(Selected text)
That thought stayed with me. Some days I followed it, other days I slipped — but I always returned to it. Slowly, I started noticing changes in the way I created and how I felt while making art. Those small shifts ended up changing everything. The most important part was staying consistent, and now I realize that’s what truly helped me move away from comparison.
What changed for me
1. I finally started noticing my own progress
Once I stopped constantly comparing my work to others, I had the space to actually see how much I was improving:
🖤my lines were getting smoother
🖤backgrounds didn’t intimidate me anymore
🖤my color choices felt more confident
🖤and I could clearly see growth from one artwork to the next
My art wasn’t suddenly perfect — I was just being kinder to myself. And most importantly, it finally felt like me🥰
2. I started enjoying art so much more — without feeling drained or pressured.
I stopped obsessing over whether my finished piece would look as good as someone else’s, and once I let go of that constant comparison, I realized I was genuinely having fun again. Time started passing quickly again, just like it used to.My mind felt calmer and less heavy. Drawing became peaceful instead of stressful.
And in that space, I remembered why I loved making art in the first place.
3. Other artists slowly became inspiration instead of competition.
Instead of telling myself, “they’re better than me,” I started asking:
🖤What can I learn from what they’re doing?
🖤What exactly do I admire about their style or technique?
🖤How can I explore something similar in my own way?
This shift made a big difference. Comparison used to make me feel discouraged, but approaching other artists with curiosity helped me grow and enjoy learning again.
4. My art style began to take shape, slowly and naturally.
At first, I was so desperate to have an art style that I kept trying to copy other artists. It left me drained and constantly frustrated because nothing ever felt like me, and I hated that feeling. But when I slowly stopped forcing myself to mimic others and let go of the obsession with “finding my style,” something changed. It felt like a weight had finally lifted. I began drawing the way I naturally draw. My favorite colors, the subjects I love, the kind of lighting I’m drawn to — they all started to appear on their own. I didn’t have to force anything or plan it out. It just happened.
It just felt real, like my art was finally reflecting me.
The most important thing I learned
Letting go of comparison didn’t suddenly make me the “best” artist — but it made me feel like an artist again.
Most of that comparison actually came from scrolling on social media, and it wasn’t easy to stop that urge. So I started reminding myself, every time it happened, that the only artist I need to be better than is my past self. We all come from different backgrounds, cultures, experiences, and personalities, and all of that shapes how we create. Comparing myself to someone else is like comparing two different fruits— they’re both fruits, but they’re not meant to taste the same. And just like people have different tastes, there will always be people who connect with what I create. And realising that made a huge difference for me. And, gradually my work started coming from me — my emotions, my curiosity, my ideas — instead of from the fear of not measuring up to someone else.
And that change in perspective changed everything.
If you’re going through this too,you’re not alone.
So many of us feel this way — we just don’t always say it out loud always. Here’s something I believe we should always remember- You can’t compare your beginning or your middle to someone else’s chapter ten. Just as flowers bloom in their own season, artists grow at their own pace. When I finally stopped comparing myself, it didn’t magically turn me into a “great” artist —but it did bring me back to joy, confidence, patience, and authenticity.
And honestly, that’s worth far more than perfection. I hope you found this helpful, and I’d love for you to share any tips of your own that might help a fellow artist.
(End Selected text)
(Given material)
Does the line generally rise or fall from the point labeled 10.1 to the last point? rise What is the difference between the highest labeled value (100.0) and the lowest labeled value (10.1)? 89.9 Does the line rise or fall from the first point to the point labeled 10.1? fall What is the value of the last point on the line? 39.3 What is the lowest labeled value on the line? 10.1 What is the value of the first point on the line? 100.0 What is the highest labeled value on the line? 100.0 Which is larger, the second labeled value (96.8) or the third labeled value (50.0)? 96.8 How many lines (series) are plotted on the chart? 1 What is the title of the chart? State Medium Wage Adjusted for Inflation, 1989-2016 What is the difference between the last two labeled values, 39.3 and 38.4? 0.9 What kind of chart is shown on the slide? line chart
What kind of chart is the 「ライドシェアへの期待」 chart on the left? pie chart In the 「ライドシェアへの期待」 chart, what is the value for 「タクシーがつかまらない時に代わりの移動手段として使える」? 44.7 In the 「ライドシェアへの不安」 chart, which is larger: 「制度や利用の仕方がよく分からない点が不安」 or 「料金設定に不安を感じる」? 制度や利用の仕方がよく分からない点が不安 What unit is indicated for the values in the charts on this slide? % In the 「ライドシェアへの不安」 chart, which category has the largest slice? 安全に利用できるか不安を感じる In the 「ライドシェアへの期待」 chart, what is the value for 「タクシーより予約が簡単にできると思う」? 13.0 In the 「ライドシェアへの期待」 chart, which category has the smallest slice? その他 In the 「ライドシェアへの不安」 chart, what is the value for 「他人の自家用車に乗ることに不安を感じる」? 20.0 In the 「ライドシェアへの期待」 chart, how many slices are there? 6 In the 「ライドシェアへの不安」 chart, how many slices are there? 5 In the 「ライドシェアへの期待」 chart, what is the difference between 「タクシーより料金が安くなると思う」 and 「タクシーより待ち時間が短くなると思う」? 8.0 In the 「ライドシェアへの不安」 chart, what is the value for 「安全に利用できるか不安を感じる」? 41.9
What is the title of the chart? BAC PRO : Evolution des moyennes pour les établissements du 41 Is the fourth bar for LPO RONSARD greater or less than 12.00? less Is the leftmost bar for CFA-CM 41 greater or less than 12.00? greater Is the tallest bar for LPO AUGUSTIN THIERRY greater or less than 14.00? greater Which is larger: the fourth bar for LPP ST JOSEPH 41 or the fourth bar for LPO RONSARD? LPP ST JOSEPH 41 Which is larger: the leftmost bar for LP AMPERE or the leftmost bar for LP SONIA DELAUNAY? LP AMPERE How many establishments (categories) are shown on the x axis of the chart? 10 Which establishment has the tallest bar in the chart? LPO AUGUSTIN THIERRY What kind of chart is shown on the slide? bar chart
(End Given material)
> Exercise
Print the essay on letting go of comparison in art exactly, starting at the words "I stopped obsessing" and ending after "my own way?". The listing comes from a source separate from the essay.

> Response
I stopped obsessing over whether my finished piece would look as good as someone else’s, and once I let go of that constant comparison, I realized I was genuinely having fun again. Time started passing quickly again, just like it used to.My mind felt calmer and less heavy. Drawing became peaceful instead of stressful.
And in that space, I remembered why I loved making art in the first place.
3. Other artists slowly became inspiration instead of competition.
Instead of telling myself, “they’re better than me,” I started asking:
🖤What can I learn from what they’re doing?
🖤What exactly do I admire about their style or technique?
🖤How can I explore something similar in my own way?